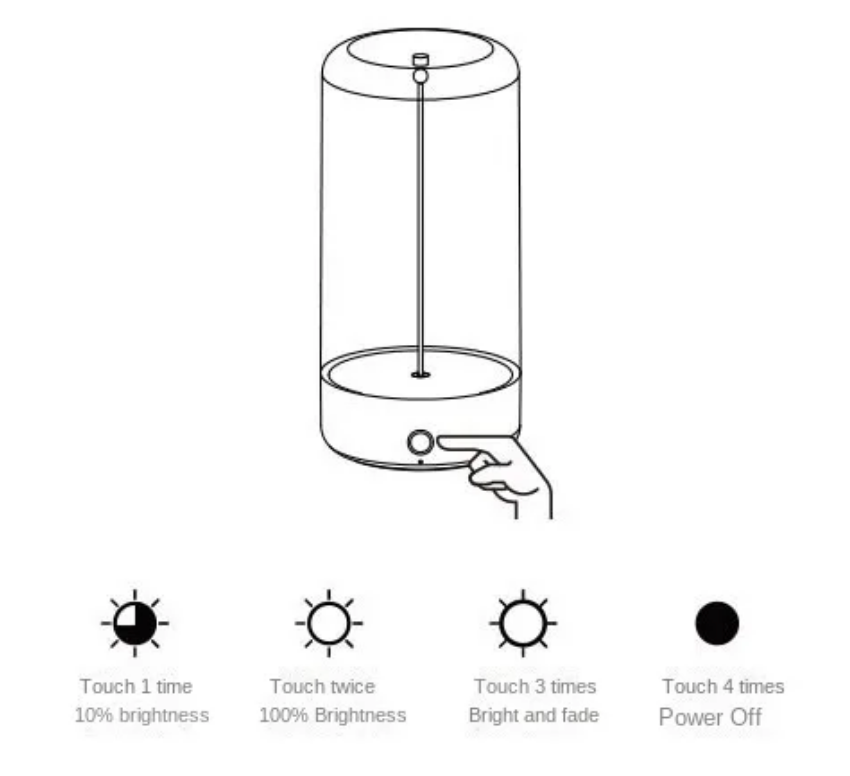 Touch 1 time
10% brightness

Touch twice
100% Brightness

Touch 3 times
Bright and fade

Touch 4 times
Power Off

> REQUIRED WORK: Write out the records above exactly as they appear, leaving out any pictures.

> TASK ANSWER:
 Touch 1 time
10% brightness

Touch twice
100% Brightness

Touch 3 times
Bright and fade

Touch 4 times
Power Off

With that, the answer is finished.